Within Asia, the Japanese have been seeking investments across markets in financial services, healthcare and consumer products. In particular, the Japan-India corridor has emerged as one of the most active cross border themes. Notable deals include Nippon Life’s investment in Reliance Life, the strategic partnership between Mitsui, Sanyo and Mahindra for Specialty Steel and NTT DoCoMo’s minority stake acquisition of Tata Teleservices.
We expect this to continue this year, driven by a confluence of catalysts, including Japan’s challenged demographics — where a mature and saturated domestic economy, aging and decreasing population, is necessitating growth from abroad.
But this is also driven by the continued appreciation of the yen, and readily available acquisition finance given the low interest rate environment and declining loan-to-deposit ratios of local banks. We’ve also seen strong government support with co-investments into deals by government-related organisations.
All of these factors will continue to drive Japanese outbound acquisitions.
What are the driving factors in Southeast Asia for M&A?
While each market is different, there have been some common themes.
We’ve seen strong multi-international interest in natural resource assets, especially in Indonesia. Palm oil, coal and metals are a frequent focus, and many of our recent dialogues revolve around partnerships. Foreign companies are seeking growth and access to untapped resource opportunities, while the local parties are often seeking capital infusion, monetization or new capabilities.

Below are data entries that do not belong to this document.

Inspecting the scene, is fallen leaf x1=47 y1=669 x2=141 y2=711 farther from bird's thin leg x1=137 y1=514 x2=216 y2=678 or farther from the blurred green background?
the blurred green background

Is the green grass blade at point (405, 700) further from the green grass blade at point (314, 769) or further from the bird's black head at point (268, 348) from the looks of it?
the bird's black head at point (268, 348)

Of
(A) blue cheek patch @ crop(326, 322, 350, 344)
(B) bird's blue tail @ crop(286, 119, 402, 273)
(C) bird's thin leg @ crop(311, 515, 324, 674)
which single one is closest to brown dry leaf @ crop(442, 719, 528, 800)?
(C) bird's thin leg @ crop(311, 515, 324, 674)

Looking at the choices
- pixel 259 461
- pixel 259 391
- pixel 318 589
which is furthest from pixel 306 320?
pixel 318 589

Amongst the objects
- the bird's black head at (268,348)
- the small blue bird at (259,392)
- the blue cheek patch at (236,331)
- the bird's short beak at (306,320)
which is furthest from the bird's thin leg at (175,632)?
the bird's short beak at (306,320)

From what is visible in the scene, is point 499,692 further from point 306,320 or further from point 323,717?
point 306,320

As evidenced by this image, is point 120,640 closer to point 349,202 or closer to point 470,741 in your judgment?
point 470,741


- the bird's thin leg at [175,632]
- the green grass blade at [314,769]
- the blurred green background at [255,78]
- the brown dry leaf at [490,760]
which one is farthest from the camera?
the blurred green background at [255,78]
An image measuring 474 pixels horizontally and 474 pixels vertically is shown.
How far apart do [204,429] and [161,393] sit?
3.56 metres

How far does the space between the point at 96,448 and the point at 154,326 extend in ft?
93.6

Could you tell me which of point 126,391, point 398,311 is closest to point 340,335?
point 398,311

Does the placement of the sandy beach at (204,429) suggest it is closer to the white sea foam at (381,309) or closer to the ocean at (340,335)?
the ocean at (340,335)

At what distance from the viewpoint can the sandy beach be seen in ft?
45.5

The global market volatility and challenging macroeconomic outlook has also helped shape some of the themes. Some companies have been forced to enhance focus by exiting from non-core businesses, while others have taken advantage of opportunities. Well-capitalised, best-in-class corporates have looked outward to seek inorganic growth and diversification; and there has been continued sovereign wealth fund portfolio activity by Temasek, GIC and Khazanah, in the context of a volatile and challenging global economy.
And, as noted before, inbound interest from Japan remains strong in consumer products, industrials and financial services. Finally, domestic consolidation across a variety of industries, particularly in Malaysia where we have seen notable deals in the industrial, financial services and resources sectors.